Nicholas slowly stepped down from the carpeted platform in front of the massive quartz windows. The grass that grew beneath his jackbooted feet seemed as soft as that of a field in Ireland.
The young people clustered near Riordan like chickadees. Nick felt like a jaguar as he stepped into their midst. But Riordan held them all captive. He cuddled the girl. "This is Tisha, Nicholas. Her family and mine go way back. Isn't that right, Tisha?"
"Yes," the girl said meekly.
"There, you see?" Riordan smiled. "That wasn't difficult, now was it?"
Tisha shook her head. She was pale and frightened. Riordan let her go. She stepped quickly back with her friends. Riordan held out a hand to them and spoke in a voice meant to quell their fears.
"As you can see, Nicholas, our young ones need firsthand experience with any changes to DefCon. But you see?" he smiled at them all. "Nicholas here is just like you."
The young people, still jittery, said farewell to the Counselor, and jumped back across the creek to the moving sidewalk.
Nicholas had noticed that other people had entered the glade. They seemed older, but Nicholas doubted if they were any wiser.
"Professor…" Nick started.
"Forget it, Nicholas," Riordan grinned. "They are our youngest ones. They have much to learn."
Nicholas put the gun back in its holster. As he did, he heard his name called out from the opposite end of the park.
"Nickie!"
Lexie called. Nick jerked violently at the sound. Perhaps it was the
genna
, or the week of living with the insatiable girl, that made him respond so, but there was an electric tinge to her voice that gave him a jolt where he stood.
"Ah, yes," Riordan smiled. "My future colleague. She has found us at last!"
Nicholas had agreed to come to this upper level of DefCon because he needed to get away from Lexie—from everyone. He needed a respite. It appeared though that he wasn't going to get it.
Lexie bounded up to the Professor and gave him an enormous hug, then repeated the gesture with Nicholas.
Her body was flushed with excitement. "You thought you could leave me in the archives.

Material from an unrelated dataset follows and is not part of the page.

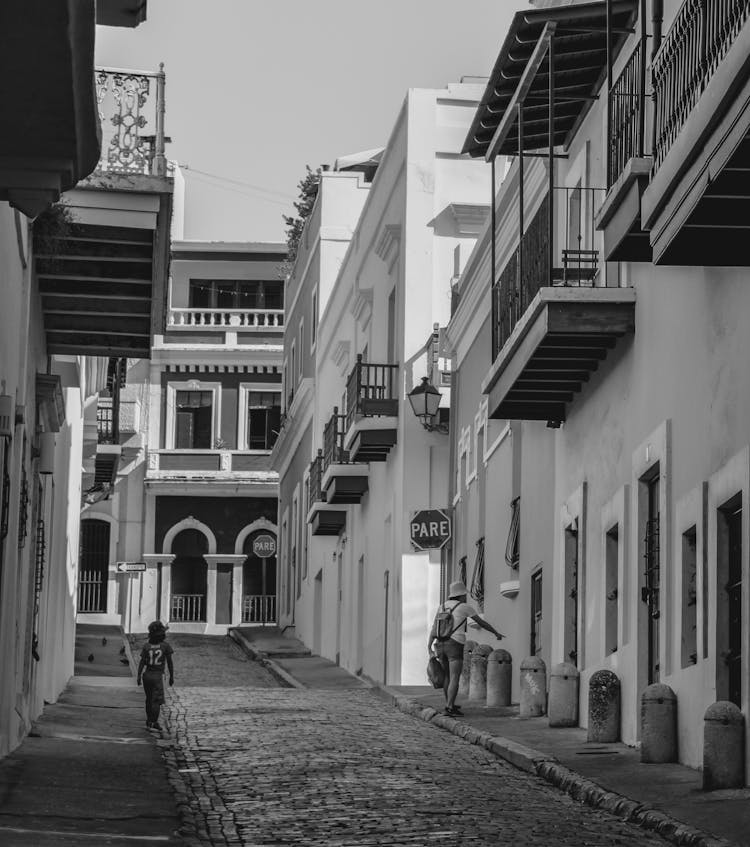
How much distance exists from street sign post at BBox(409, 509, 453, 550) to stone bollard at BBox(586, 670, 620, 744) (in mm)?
10901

You know it's not that easy to lose me!"
"Well, we tried." Riordan laughed.
"Let's do something
exciting!
" she squealed.
Riordan volunteered: "I was just about to suggest a trip into the gaming system for Nicholas."
"Oh, yes!" She jumped up. Nick suddenly didn't like the suggestion. "That'd be fun!" She turned to the Professor. "Do I get to play?"
Riordan frowned. "Lexia, my dear, the boy needs to be with those of his own kind."
Lexie began to pout—but it was a masquerade. She still had Nick where she wanted him as if he were just a plaything.
Just then there came a scream from the group of adults down in the glade.
"Get him! Get him! There he goes!"
Nicholas thought that they were finally coming after him.
Then Lexie screamed, seeing something rush out of the rhododendron bushes beside the creek. Nicholas almost screamed himself. It came scampering toward them demonically, antenna waving, legs clicking up over flagstones and rocks.
It was a four-foot-long cockroach.
"Jesus!" Nick yelled.
"Stop it!" Lexie screamed shrilly.
"Stop it!"
The thing moved toward them with alarming speed. But Professor Riordan, faster than Nicholas had ever seen him move, drew out his gun and fired at it—getting off five deadly blasts which reduced the roach to a number of slimy, membranous pieces.
Lexie seemed close to fainting, holding loosely to Nick's arm. Nick had his gun drawn, but his own fear of cockroaches—which went back to his childhood in the poorer parts of Tucson and Phoenix—had prevented him from directly confronting the horror. The dismembered roach fell into the creek and was being swept away by the gentle waters.